Pictures with short captions:
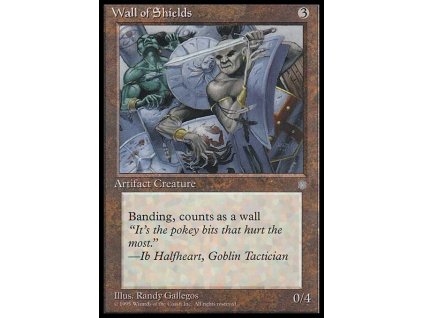 Wall of Shields (Foil NE, Stav Near Mint)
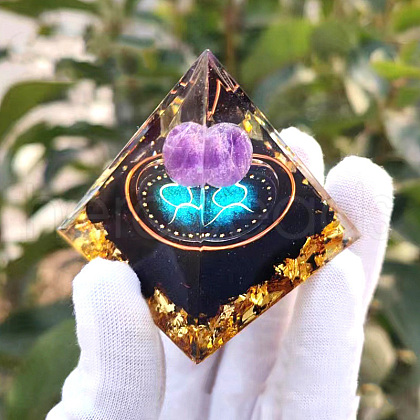 Orgonite Pyramid Resin Energy Generators PW-WG81790-01-1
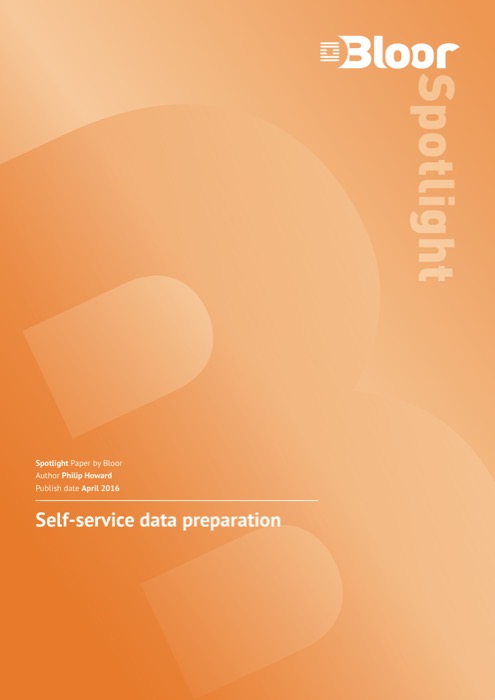 Cover for Self-service data preparation
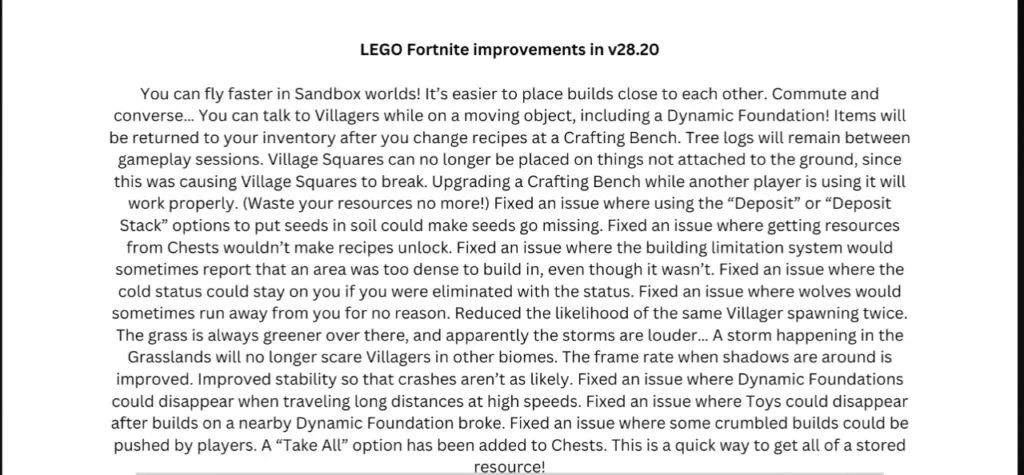 fortnite update 28.20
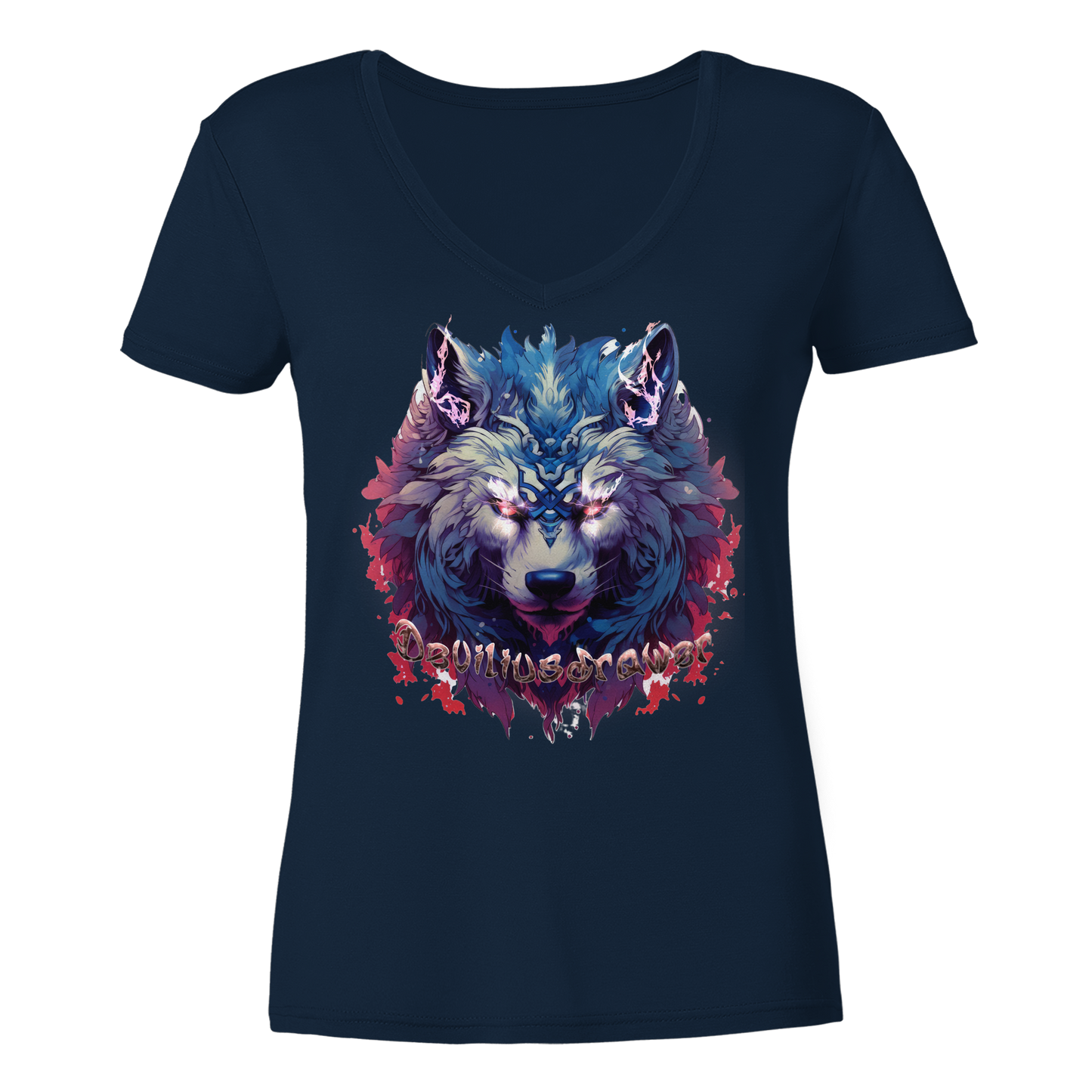 Deviliusdrawer Magic Wolf - Ladies V-Neck Shirt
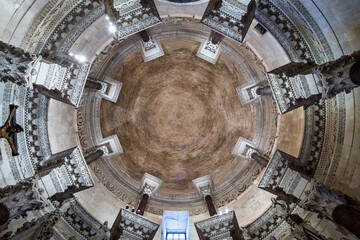 The interior of the ancient Cathedral of Saint Domnius in Split, Croatia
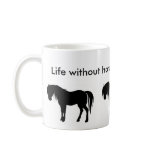 horse silouette, horse silouette, horse silouet... mugs
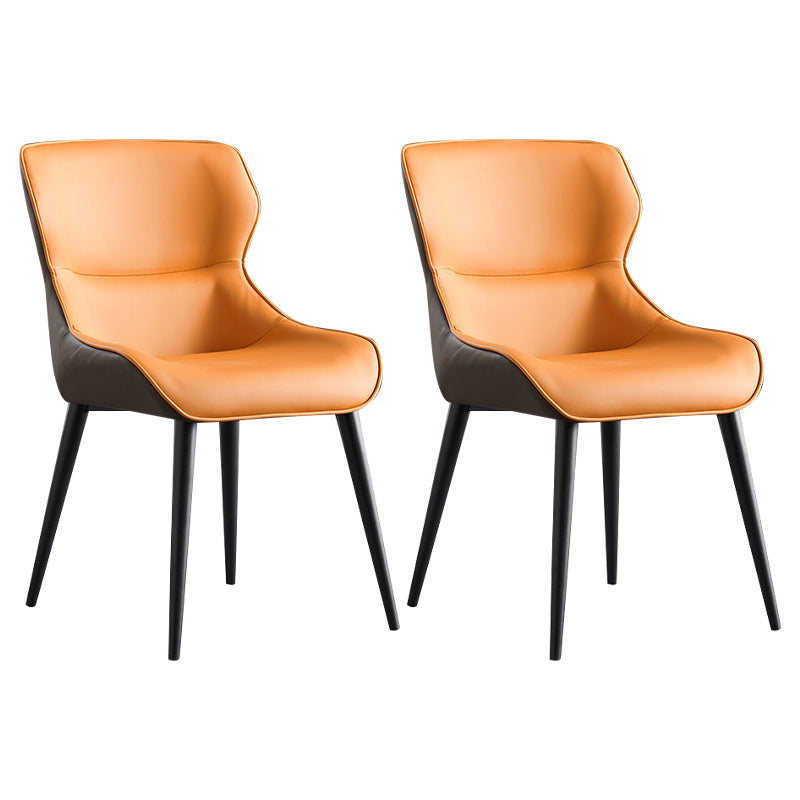 Modern Faux Leather Dining Side Chairs Wingback Side Arm Chair for Restaurant Use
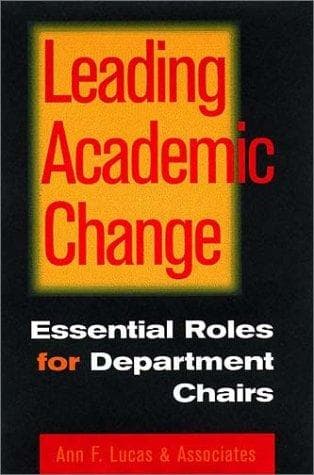 Cover of Leading Academic Change by Ann F. Lucas
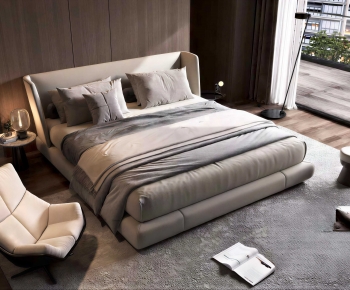 Modern Double Bed-ID:895245089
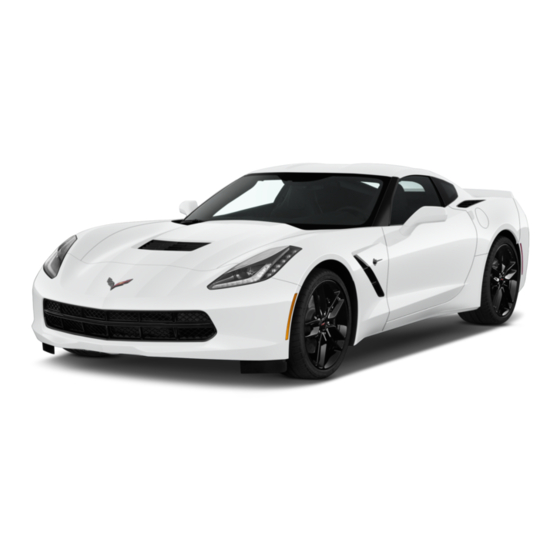 Chevrolet Corvette 2019 Manual De Instrucciones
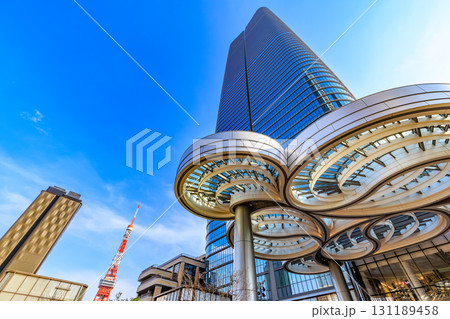 東京 港区の都市風景  麻布台ヒルズ(森JPタワー) 東京 港区の都市風景  麻布台ヒルズ(森JPタワー) 131189458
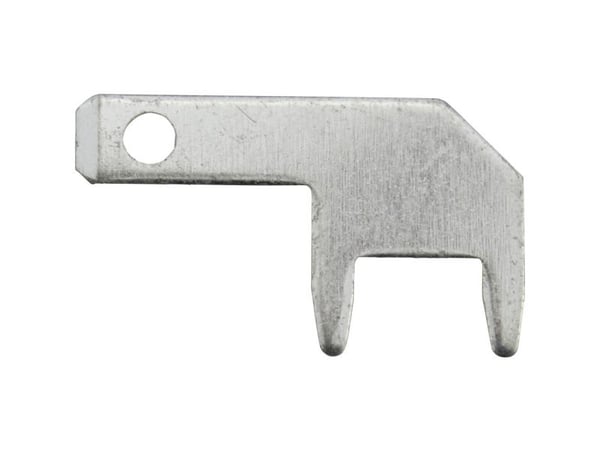 Vogt Verbindungstechnik innstikksfane 378905.68 stifbredde 2,8 mm, stift tykkelse 0,5 mm, 90°, uisolert, metall, 100 stk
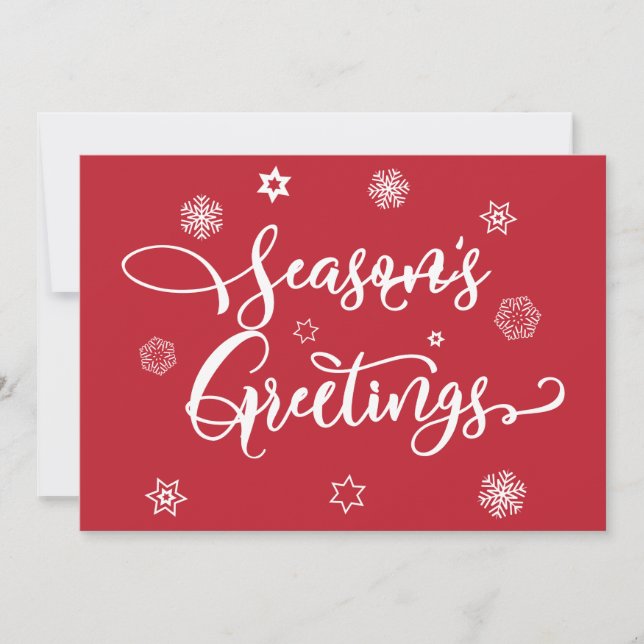 Season's Greetings | Add Your Photo Invitation (Front)
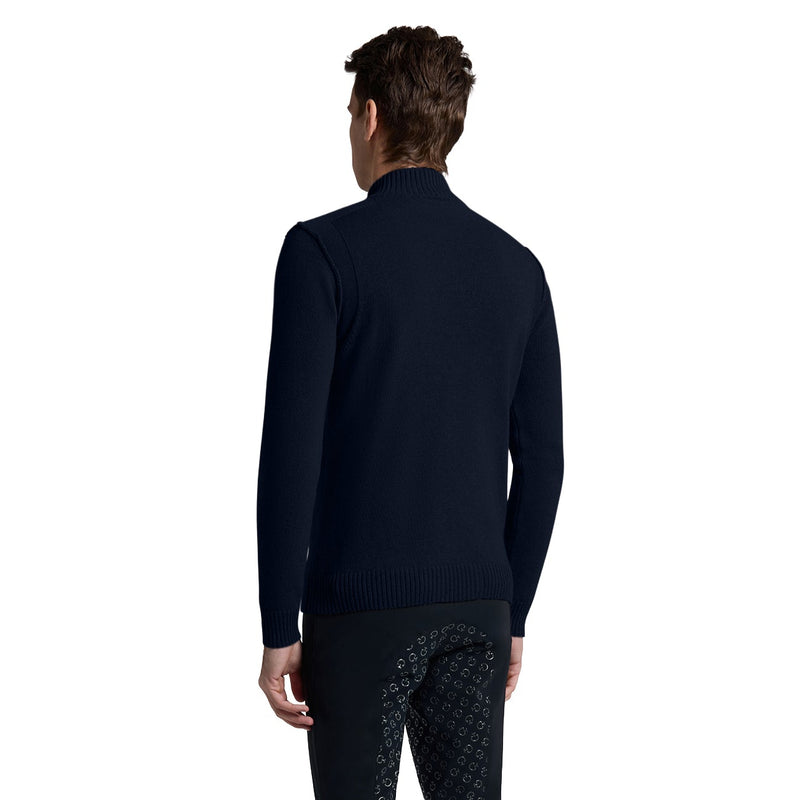 Cavalleria Toscana Sweater Pure Wool Half Zip - Men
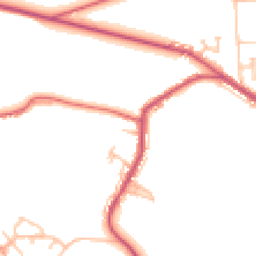 Daytime road noise heatmap for DL15 9TG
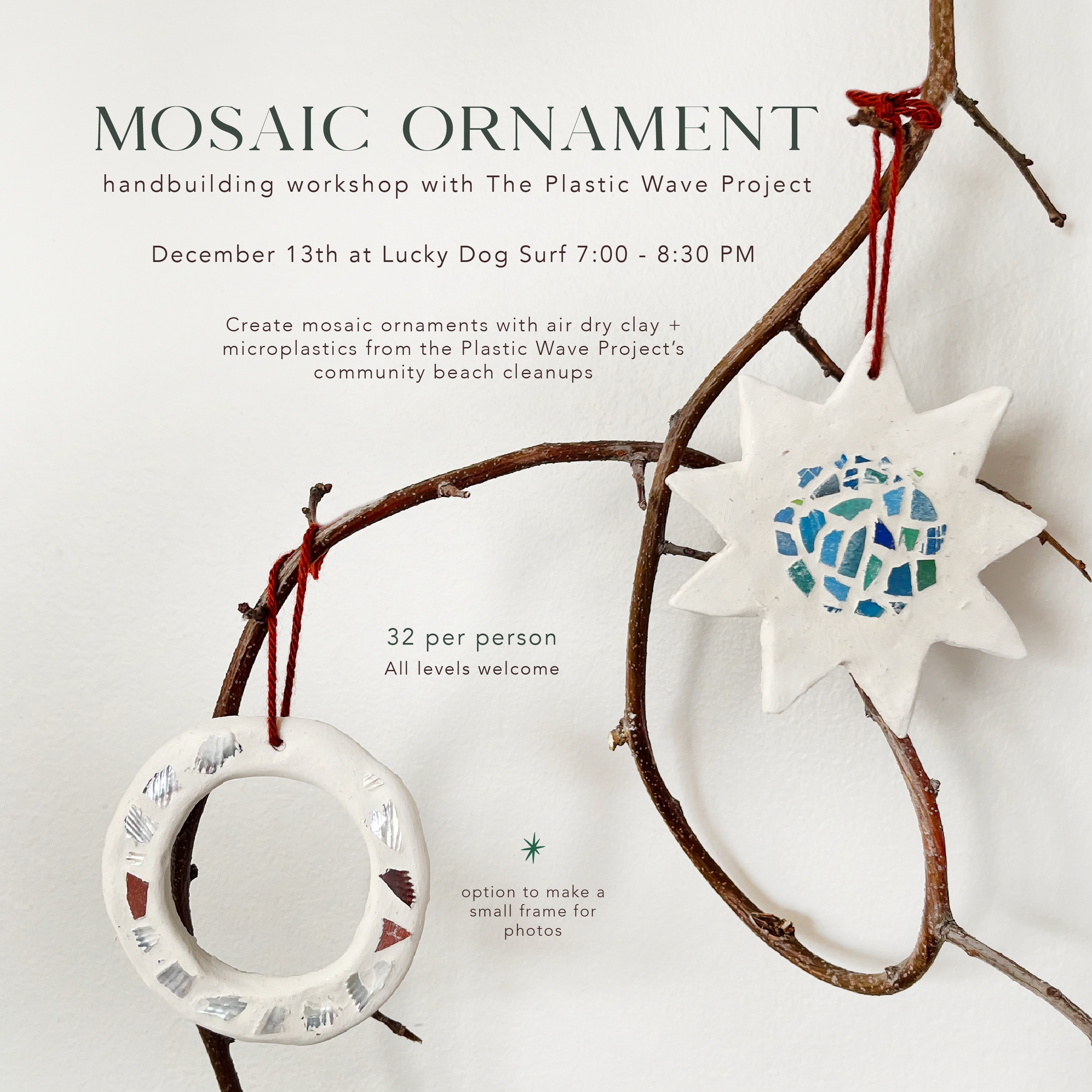 Mosaic Ornament Workshop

**TASK DIRECTIONS**
All of the records need to be restated word for word, but not the pictures.

**FINISHED EXERCISE**
 Wall of Shields (Foil NE, Stav Near Mint)
 Orgonite Pyramid Resin Energy Generators PW-WG81790-01-1
 Cover for Self-service data preparation
 fortnite update 28.20
 Deviliusdrawer Magic Wolf - Ladies V-Neck Shirt
 The interior of the ancient Cathedral of Saint Domnius in Split, Croatia
 horse silouette, horse silouette, horse silouet... mugs
 Modern Faux Leather Dining Side Chairs Wingback Side Arm Chair for Restaurant Use
 Cover of Leading Academic Change by Ann F. Lucas
 Modern Double Bed-ID:895245089
 Chevrolet Corvette 2019 Manual De Instrucciones
 東京 港区の都市風景  麻布台ヒルズ(森JPタワー) 東京 港区の都市風景  麻布台ヒルズ(森JPタワー) 131189458
 Vogt Verbindungstechnik innstikksfane 378905.68 stifbredde 2,8 mm, stift tykkelse 0,5 mm, 90°, uisolert, metall, 100 stk
 Season's Greetings | Add Your Photo Invitation (Front)
 Cavalleria Toscana Sweater Pure Wool Half Zip - Men
 Daytime road noise heatmap for DL15 9TG
 Mosaic Ornament Workshop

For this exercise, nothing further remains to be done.